A rota percorrida pela segunda melhor colocada entre as brasileiras vai de respostas a acontecimentos globais, captura do comportamento do consumidor e uso do humor para cativar e engajar as pessoas até a aplicação de inteligência artificial com o objetivo de personalizar cards que auxiliam na comunicação de crianças no espectro autista, experiência trabalhada em “The Autism journey”. “Um projeto que é a união da tecnologia com o propósito de criar conexões”, lembra Juliana Leite, VP de projetos especiais e conteúdo criativo da Africa Creative.
O briefing apresentado pelos clientes é o ponto de partida dos projetos. Diversas possibilidades são exploradas, mas ao longo do processo criativo surgem provocações que diferem da ideia final que ganhou Leão. “Gostamos de desdobrar as necessidades dos nossos clientes e parceiros.
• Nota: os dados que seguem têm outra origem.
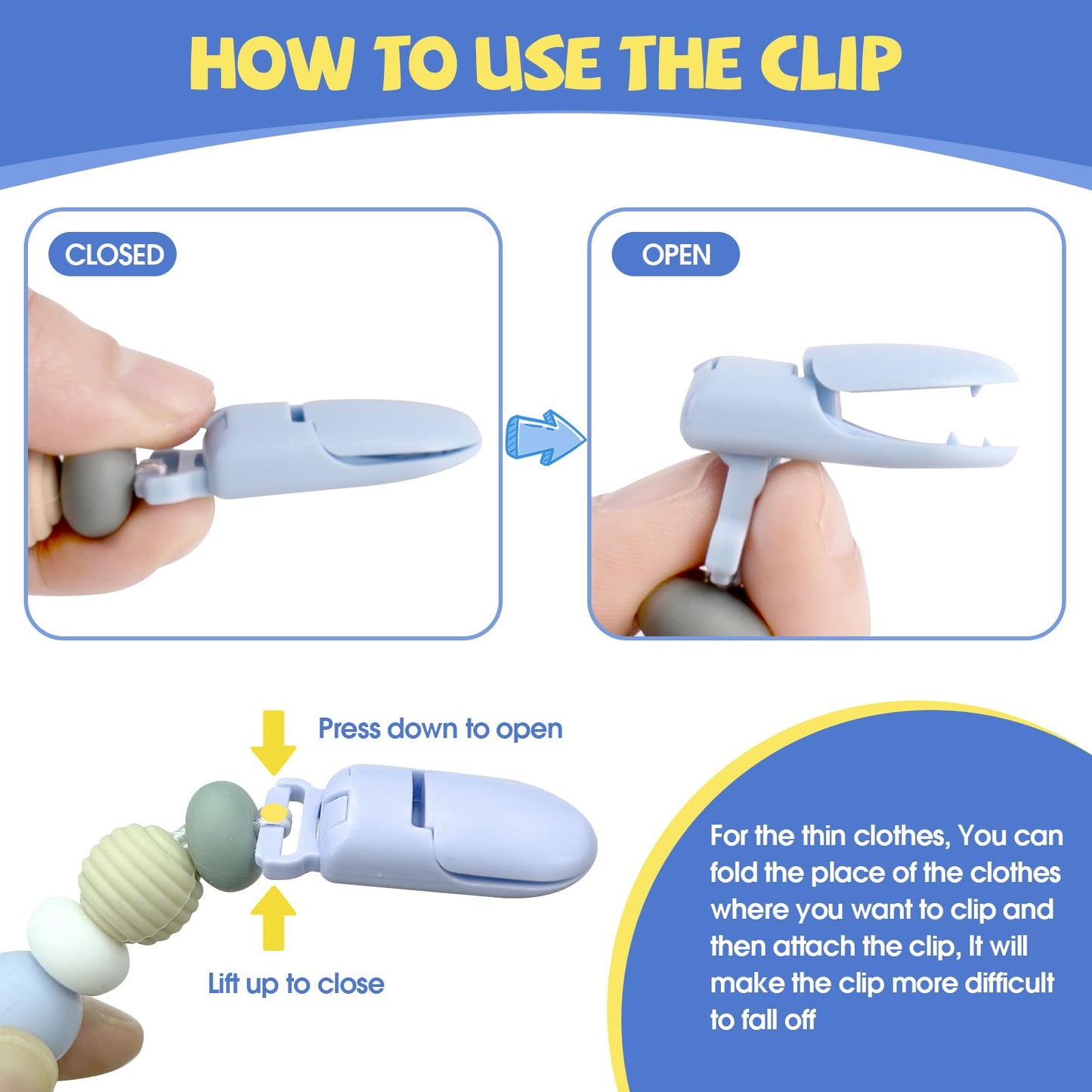 HOW TO USE THE CLIP

CLOSED

OPEN

Press down to open

Lift up to close

For the thin clothes, You can fold the place of the clothes where you want to clip and then attach the clip, It will make the clip more difficult to fall off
Quando avaliamos juntos e trazemos o cliente para o centro, invariavelmente chegamos em mais ideias robustas e assertivas”, sublinha Juliana.
Ao chegar à área de projetos especiais, as ideias passam por uma avaliação de viabilidade. Muitas vezes, é nesse momento que elas adquirem potência com outras plataformas e conexões. “Assim que exploramos as possibilidades para materializar a ideia, a criação passa a ter novas ferramentas para expandi-las, ou até mesmo transformá-las completamente”, esclarece Juliana.
Um dos parâmetros que devem ser considerados é a responsabilidade na criação, respaldada por parceiros capazes de endossar a iniciativa. Conhecer a história e a conduta dos clientes também é fundamental, seja para trabalhar o propósito das marcas ou para captar o comportamento orgânico dos consumidores. Pertinência para entrar nas conversas e efetividade são outras bases do trabalho.